**Tasks to perform**
[1] Print the passage of the piece on the AS community from "I needed to" to "understanding – and resources!".
[2] Answer these questions using the piece on the AS community:
(a) On which platform did the writer start an account to connect with other young people with AS?
(b) What had been part of the writer's profession?
(c) Besides Instagram, which two sources of warmth and support does the writer name?

What the AS Community Means to Me

When I was first diagnosed with AS, I felt like I was drowning in terror and information overload that I’d acquired by going down the internet rabbit hole. My partner, family and friends are incredibly supportive and always ready to listen – for which I am incredibly grateful – but they didn’t live my condition; and although they would not feel this way – I felt I was burdening them.

A new body

Life changed overnight - new, strange and negative things were happening to my body, emotionally I felt in turmoil, and I had no idea what my future looked like. How did people cope? What kind of life did they lead? Could I/they lead active lives?! So I started an account on Instagram, to connect with other young people with AS, raise awareness, support and hopefully to find positive experiences of life with AS. It was eye-opening.

I realized that AS is such a broad spectrum, with people at different stages, all coping differently – although we have similar obstacles and pains, it affects us all so uniquely.

I needed to see other people being active

I desperately wanted to see other people leading full and active lives because that is such a huge part of who I am. (Dancing had been a part of my profession and I had worked hard to gain physicality back after an ACL reconstruction) Seeing other people thriving whilst navigating all the challenges that AS fireballs at you was inspiring and incredibly important for me.

It also made me want to be open, realistic, but share positive experiences too and be an encouraging voice. But in this community, I have found so much more. Between Instagram, AS.net family, and NASS, there is so much warmth, support, understanding – and resources!

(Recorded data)
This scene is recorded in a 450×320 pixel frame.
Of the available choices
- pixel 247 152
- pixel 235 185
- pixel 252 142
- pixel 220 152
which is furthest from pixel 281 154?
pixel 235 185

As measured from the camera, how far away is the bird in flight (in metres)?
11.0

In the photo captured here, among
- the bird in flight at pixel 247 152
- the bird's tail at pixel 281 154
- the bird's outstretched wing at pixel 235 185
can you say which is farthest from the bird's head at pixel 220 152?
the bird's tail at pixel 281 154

==

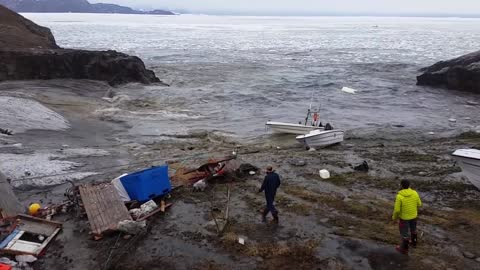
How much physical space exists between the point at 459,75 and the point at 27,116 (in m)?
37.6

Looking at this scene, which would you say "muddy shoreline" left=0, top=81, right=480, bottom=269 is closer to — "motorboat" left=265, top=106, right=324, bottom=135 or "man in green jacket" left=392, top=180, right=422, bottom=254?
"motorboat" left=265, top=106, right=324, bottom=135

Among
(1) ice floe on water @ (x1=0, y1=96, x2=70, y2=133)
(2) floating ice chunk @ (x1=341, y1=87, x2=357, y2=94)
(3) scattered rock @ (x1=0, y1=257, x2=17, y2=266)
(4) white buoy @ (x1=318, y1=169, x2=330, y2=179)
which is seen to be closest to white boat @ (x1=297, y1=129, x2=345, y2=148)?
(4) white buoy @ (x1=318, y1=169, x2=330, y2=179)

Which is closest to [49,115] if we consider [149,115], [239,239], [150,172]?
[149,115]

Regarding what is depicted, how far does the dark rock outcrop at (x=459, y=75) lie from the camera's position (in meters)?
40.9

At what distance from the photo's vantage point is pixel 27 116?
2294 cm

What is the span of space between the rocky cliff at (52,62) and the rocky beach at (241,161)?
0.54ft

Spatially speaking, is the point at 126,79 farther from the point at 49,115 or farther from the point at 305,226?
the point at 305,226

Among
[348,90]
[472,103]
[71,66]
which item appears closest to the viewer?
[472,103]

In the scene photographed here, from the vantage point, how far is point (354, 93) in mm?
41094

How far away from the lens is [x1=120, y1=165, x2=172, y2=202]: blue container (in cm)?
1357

---

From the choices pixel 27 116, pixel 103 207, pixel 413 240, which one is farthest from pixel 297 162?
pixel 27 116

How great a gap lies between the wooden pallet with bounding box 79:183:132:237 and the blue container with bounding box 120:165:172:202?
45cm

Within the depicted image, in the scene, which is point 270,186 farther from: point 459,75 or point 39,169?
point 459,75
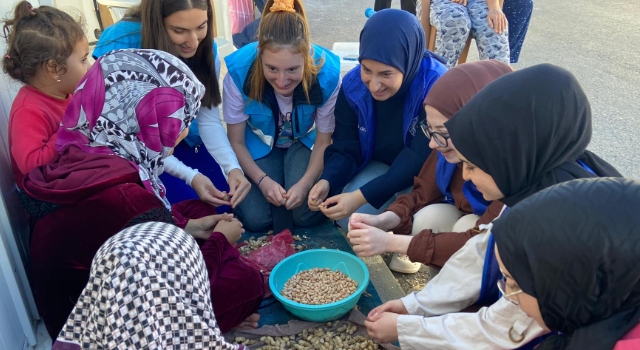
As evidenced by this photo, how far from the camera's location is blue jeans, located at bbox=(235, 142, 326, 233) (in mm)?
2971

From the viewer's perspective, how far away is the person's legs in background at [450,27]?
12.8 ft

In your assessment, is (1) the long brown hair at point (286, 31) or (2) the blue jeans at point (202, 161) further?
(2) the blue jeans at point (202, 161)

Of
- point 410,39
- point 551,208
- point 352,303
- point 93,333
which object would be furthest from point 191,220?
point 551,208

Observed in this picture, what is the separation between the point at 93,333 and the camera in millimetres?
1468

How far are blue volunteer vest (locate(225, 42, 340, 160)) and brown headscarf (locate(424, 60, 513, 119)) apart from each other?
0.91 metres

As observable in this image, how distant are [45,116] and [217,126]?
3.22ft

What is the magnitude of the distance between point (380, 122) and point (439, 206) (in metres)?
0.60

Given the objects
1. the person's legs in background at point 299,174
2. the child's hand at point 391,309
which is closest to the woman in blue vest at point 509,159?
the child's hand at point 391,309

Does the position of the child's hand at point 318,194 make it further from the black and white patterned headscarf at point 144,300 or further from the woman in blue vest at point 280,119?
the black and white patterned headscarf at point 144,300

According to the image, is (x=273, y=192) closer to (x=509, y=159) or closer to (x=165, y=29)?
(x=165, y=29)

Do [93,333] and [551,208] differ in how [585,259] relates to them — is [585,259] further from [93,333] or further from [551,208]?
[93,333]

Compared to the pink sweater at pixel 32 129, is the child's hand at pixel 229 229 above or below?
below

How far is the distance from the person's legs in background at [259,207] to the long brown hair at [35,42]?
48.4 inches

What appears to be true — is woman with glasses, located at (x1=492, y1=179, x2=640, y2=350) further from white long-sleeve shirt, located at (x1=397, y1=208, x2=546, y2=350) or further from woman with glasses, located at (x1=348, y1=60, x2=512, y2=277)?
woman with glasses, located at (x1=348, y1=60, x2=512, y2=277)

**Answers to each task**
[1]
I needed to see other people being active

I desperately wanted to see other people leading full and active lives because that is such a huge part of who I am. (Dancing had been a part of my profession and I had worked hard to gain physicality back after an ACL reconstruction) Seeing other people thriving whilst navigating all the challenges that AS fireballs at you was inspiring and incredibly important for me.

It also made me want to be open, realistic, but share positive experiences too and be an encouraging voice. But in this community, I have found so much more. Between Instagram, AS.net family, and NASS, there is so much warmth, support, understanding – and resources!

[2]
(a) Instagram
(b) Dancing
(c) AS.net family and NASS